Job 1:
Name every film title that the Virginia Huston biography mentions.
Job 2:
According to the Virginia Huston biography, which studio did she sign with in 1945?

Virginia Huston (April 24, 1925 – February 28, 1981) was an American actress.

Early years
Huston was born in Wisner, Nebraska, the daughter of Marcus and Mary Agnes Houston, and she had two brothers. Once she began her acting career, she changed the spelling of her last name to match that of Walter and John Huston. She attended Duchesne Catholic School for Girls in Omaha and appeared in stage productions as a student there.

When Huston was 12, she first appeared on radio in an episode of Calling All Cars. Huston gained early experience on stage by appearing in plays presented by the Omaha Community Playhouse.

Film
Huston's first film was Desirable Woman. She appeared in many 1940s and 1950s film noir and adventure films.  Signing with RKO in 1945, her first film was opposite George Raft in Nocturne (1946). Her singing voice in the nightclub was redubbed by a singer. Huston was the ninth actress to play Jane, appearing in Tarzan's Peril (1951). (Another source says, "She becomes the fifteenth 'Jane' in this jungle-king series.")

Material:

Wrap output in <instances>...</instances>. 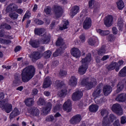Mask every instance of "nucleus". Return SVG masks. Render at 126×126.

Written solution 1:
Desirable Woman, Nocturne, Tarzan's Peril

Written solution 2:
RKO